LXD DNS seems to cache negative results after container restart

janxb · August 1, 2018, 1:59pm

Hi everyone,
since some days I have a strange issue with the LXD DNS server. But first, let me describe my use-case:

I have multiple containers, which are connected to the outside world via an HTTP proxy running NGINX. This proxy dynamically resolves the container hostnames without any caching. So when a container is stopped or started, this is instantly reflected in the web.

Every day, I stop each container, create a snapshot and start it back up. During this time, NGINX correctly responds with an error 502, because it can’t resolve the container hostnames while they are offline. The problem now is: After the container is started again, the LXD DNS still returns no result for the hostname. When I am quick enough, this is reproducible in my live setup. When I query the LXD DNS server, it does not return an IP address for appr. five minutes after container restart.

Could this be an issue in my individual setup, or was there something in the DNS handling changed in recent versions of LXD?

I am using the latest stable snap package on Ubuntu 18.04. Current package version is 8011.

simos · August 1, 2018, 2:34pm

This could be an issue with the dnsmasq configuration, however I was not able to reproduce.

Here is what a I tried:

$ lxc launch ubuntu:18.04 mydnstest
$ while true; do echo "====================================";date; host mydnstest.lxd 10.50.250.1; ping -W 1 -c 1 10.50.250.50; sleep 1; done

What I notice is that when I stop the container, the DNS server continues to respond back with the DNS values as if the container is still running.

I suppose you have configure nginx in the container (as reverse proxy). Did you put in there the hostname of the container or did you put the IP address? It could be an issue with nginx as reverse proxy that sees that an upstream website is not responding, therefore it disables it momentarily. Check for any option on heartbit like HAProxy has.

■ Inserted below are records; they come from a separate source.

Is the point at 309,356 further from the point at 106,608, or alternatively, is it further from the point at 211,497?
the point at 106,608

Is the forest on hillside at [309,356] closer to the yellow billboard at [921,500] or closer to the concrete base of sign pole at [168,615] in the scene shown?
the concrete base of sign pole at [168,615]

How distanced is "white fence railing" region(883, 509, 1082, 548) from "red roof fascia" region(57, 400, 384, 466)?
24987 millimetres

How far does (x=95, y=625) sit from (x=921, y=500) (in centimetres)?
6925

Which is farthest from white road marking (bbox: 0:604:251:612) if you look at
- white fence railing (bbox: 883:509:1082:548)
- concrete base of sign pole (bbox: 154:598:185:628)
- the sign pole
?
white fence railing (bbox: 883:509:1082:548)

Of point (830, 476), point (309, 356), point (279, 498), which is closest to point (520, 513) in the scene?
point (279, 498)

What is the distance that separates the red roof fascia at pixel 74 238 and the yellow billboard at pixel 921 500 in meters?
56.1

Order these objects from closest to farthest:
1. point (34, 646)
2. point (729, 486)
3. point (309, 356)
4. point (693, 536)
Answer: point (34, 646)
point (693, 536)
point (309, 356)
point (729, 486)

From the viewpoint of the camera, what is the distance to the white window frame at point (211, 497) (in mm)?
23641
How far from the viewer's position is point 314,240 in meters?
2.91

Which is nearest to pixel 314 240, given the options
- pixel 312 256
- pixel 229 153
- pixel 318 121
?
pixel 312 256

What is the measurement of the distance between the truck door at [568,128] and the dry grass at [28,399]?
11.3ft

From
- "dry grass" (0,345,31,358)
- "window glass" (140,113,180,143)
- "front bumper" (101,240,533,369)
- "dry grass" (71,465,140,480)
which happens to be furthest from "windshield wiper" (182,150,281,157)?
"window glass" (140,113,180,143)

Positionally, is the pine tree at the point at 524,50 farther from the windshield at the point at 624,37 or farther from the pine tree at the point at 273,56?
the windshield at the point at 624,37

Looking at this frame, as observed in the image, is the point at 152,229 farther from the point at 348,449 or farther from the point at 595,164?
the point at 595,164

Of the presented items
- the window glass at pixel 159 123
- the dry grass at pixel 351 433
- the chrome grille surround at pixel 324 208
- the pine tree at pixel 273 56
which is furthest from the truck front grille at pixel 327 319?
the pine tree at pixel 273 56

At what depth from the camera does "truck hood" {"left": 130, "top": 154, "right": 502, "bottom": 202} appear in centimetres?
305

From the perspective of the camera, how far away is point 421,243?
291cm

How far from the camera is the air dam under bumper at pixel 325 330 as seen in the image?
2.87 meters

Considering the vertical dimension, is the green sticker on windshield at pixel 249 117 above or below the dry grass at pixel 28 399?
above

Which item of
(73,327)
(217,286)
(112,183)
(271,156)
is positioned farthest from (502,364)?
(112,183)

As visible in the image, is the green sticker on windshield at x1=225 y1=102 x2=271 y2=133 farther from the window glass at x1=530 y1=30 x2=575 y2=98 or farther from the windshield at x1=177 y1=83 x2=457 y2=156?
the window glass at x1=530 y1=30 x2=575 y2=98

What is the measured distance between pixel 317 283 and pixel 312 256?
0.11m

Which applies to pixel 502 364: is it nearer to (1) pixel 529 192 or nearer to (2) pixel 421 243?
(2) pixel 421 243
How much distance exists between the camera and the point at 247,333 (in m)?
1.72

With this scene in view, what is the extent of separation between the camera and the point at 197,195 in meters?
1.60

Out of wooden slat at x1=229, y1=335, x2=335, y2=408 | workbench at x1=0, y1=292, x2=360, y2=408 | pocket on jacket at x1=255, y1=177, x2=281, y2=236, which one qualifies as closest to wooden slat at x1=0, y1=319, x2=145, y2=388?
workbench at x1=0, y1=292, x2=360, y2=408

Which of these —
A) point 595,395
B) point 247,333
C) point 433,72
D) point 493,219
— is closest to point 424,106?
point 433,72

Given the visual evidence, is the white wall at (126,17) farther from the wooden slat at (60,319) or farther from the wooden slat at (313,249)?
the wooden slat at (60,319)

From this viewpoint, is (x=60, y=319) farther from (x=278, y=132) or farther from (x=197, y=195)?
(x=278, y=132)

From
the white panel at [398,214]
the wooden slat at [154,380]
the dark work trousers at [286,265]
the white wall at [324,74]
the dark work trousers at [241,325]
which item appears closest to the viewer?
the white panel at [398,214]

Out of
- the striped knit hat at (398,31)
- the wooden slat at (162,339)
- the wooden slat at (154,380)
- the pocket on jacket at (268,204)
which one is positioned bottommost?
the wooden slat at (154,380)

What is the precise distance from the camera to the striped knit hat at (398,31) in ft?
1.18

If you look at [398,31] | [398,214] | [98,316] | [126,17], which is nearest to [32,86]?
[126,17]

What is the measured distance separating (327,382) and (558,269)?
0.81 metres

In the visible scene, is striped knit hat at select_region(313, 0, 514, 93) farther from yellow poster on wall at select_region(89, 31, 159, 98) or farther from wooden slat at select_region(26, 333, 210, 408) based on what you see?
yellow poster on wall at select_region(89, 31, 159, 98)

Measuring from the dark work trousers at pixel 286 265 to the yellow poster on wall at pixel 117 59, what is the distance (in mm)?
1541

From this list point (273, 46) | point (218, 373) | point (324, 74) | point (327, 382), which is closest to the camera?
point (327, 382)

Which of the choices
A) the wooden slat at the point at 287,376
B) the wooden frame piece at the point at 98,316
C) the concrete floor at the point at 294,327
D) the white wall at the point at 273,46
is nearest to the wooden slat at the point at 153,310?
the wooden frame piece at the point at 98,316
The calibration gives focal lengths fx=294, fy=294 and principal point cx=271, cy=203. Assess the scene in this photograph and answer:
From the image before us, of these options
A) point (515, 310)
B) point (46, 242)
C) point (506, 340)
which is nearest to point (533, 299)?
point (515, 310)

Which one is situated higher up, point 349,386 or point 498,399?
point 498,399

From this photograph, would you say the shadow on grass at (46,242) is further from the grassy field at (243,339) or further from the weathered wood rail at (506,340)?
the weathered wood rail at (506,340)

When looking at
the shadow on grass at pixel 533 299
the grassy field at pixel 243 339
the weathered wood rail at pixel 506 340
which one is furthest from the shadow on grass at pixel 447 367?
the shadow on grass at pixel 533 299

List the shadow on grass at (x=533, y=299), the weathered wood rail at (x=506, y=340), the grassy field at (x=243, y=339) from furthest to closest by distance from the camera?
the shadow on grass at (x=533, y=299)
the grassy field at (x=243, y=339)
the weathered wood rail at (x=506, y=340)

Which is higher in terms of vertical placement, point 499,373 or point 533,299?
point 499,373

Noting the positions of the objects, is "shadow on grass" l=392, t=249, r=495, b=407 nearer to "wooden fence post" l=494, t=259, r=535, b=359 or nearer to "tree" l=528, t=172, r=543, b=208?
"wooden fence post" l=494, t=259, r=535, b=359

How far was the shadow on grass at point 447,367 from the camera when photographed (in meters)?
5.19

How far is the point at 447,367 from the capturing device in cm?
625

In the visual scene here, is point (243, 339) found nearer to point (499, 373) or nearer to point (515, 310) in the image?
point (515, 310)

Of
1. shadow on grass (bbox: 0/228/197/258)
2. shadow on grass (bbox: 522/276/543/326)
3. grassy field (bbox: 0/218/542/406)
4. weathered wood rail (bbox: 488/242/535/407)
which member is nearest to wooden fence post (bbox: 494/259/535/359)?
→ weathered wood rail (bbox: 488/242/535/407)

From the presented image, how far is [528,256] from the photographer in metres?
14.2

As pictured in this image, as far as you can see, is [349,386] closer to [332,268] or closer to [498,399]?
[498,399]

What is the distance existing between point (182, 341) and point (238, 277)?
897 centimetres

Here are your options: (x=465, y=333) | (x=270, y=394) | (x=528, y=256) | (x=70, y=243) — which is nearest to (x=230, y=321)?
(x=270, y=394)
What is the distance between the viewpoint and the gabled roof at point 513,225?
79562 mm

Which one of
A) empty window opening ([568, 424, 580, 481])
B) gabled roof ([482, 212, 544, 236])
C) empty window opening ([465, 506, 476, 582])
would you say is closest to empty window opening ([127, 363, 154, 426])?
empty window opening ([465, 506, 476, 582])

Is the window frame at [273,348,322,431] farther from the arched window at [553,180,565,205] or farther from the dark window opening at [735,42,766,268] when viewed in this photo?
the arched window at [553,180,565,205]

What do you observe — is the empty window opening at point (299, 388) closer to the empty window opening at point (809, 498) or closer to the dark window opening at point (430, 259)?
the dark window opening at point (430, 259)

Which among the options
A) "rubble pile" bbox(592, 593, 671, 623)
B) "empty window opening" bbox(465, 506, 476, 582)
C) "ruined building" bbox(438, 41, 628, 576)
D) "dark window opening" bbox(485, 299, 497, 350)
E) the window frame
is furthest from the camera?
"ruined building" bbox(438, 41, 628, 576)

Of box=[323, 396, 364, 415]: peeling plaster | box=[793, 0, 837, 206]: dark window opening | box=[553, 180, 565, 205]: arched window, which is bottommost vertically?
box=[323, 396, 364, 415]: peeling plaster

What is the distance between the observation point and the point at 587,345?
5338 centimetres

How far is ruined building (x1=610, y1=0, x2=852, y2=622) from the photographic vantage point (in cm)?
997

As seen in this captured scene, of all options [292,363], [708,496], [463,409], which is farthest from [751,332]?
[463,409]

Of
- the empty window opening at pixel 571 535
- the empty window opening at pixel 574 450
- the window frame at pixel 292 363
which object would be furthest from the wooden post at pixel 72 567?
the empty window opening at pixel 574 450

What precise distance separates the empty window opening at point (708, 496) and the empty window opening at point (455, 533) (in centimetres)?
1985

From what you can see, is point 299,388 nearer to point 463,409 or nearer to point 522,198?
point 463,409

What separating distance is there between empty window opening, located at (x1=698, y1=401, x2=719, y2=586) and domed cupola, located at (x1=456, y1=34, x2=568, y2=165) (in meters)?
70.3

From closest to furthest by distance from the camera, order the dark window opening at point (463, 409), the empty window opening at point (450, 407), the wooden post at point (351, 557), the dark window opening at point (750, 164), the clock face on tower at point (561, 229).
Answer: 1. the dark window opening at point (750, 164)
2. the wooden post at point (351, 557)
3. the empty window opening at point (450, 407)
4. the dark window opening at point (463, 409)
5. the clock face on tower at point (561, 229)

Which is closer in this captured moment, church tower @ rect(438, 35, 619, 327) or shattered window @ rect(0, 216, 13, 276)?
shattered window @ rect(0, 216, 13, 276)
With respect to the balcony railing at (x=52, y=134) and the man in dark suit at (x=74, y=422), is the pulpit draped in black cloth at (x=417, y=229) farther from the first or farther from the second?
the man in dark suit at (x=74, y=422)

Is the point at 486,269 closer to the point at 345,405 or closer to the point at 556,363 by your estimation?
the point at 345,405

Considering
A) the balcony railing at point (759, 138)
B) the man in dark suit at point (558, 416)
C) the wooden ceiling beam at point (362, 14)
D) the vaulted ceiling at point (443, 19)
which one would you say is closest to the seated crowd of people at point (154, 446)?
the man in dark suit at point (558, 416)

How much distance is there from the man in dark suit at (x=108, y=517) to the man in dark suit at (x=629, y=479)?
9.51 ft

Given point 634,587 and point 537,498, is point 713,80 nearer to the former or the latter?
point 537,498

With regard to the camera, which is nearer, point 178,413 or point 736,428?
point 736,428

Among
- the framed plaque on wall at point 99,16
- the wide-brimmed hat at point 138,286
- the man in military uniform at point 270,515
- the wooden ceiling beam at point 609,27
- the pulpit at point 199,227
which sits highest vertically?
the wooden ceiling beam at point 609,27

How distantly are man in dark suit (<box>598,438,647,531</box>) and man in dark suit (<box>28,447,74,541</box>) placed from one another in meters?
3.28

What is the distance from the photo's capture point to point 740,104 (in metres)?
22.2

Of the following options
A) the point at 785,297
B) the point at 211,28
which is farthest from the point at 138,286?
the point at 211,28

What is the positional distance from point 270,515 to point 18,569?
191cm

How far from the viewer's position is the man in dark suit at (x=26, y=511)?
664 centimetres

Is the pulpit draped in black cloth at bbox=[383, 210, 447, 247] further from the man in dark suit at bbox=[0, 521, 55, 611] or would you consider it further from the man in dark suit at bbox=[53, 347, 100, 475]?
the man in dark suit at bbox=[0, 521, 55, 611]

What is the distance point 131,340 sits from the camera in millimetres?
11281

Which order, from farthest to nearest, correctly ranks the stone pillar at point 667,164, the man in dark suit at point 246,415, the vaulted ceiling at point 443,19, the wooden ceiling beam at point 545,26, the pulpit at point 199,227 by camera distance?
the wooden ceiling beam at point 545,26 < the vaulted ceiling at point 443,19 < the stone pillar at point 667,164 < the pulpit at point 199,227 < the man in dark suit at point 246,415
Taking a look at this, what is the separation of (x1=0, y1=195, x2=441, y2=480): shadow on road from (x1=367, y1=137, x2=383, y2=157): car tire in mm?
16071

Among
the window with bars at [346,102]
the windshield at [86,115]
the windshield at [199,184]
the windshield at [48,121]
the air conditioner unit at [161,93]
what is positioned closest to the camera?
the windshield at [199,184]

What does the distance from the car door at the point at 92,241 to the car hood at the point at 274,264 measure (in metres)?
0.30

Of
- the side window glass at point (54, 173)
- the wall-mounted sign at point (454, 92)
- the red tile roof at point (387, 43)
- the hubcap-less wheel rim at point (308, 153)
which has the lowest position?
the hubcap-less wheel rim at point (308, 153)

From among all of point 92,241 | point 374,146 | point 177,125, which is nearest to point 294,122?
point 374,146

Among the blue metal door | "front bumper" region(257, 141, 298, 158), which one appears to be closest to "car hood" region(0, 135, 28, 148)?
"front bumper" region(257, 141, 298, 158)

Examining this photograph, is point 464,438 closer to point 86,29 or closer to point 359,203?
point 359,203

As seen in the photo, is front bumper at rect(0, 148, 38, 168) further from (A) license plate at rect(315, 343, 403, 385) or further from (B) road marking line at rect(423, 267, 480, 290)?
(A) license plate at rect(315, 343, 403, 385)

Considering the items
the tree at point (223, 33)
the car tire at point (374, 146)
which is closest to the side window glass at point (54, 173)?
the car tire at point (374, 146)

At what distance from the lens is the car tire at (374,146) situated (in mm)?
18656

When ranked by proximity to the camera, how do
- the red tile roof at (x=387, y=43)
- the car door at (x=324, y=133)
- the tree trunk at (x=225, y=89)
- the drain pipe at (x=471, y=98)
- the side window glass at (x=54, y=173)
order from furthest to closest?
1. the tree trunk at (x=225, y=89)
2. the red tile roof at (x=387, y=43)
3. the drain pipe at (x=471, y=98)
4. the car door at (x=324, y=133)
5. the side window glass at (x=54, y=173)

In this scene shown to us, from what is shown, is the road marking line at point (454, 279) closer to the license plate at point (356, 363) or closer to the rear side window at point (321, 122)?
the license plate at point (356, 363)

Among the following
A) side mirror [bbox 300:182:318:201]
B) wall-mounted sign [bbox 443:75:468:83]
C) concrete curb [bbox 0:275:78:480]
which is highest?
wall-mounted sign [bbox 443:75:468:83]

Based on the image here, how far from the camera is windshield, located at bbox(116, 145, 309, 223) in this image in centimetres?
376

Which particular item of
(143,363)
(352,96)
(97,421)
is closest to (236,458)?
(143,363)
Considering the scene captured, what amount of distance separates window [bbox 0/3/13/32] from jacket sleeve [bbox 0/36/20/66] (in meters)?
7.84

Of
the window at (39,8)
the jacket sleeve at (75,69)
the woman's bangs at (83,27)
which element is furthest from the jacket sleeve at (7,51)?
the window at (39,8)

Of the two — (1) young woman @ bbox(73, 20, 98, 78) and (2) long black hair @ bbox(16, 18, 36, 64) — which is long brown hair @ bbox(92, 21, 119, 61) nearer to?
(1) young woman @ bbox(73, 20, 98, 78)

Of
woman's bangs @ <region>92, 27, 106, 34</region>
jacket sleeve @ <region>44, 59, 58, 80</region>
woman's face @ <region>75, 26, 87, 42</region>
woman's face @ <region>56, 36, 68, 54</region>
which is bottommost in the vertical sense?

janxb · August 1, 2018, 6:14pm

I did a little more testing on this, here is what I found out:

The issue is not related to NGINX, or even to using another container for the DNS lookup. Here is the procedure I was able to use for reproducing the problem:

lxc launch ubuntu:18.04 c1
lxc snapshot c1 snap0
lxc delete c1/snap0

Monitor the DNS results using the following command (change the IP address to match your LXD bridge gateway)

watch -n1 dig c1.lxd @10.154.181.1

After deleting the snapshot in the last command, the IP address of the container disappears from the DNS. Only a container restart fixes this.

Edit: I was able to reproduce this issue on two different machines. I also created a new one on-the-fly and installed LXD from scratch. There i was not able to reproduce this. So right now I am still not sure what I could have done to cause this. I compared the output of “lxc network edit lxdbr0”, it is identical on the affected and the unaffected machine, no custom dnsmasq configuration.

simos · August 1, 2018, 6:49pm

I managed to replicate this (LXD 3.3 from snap), and indeed LXD’s dnsmasq loses the IP address of the container that goes its snapshot removed.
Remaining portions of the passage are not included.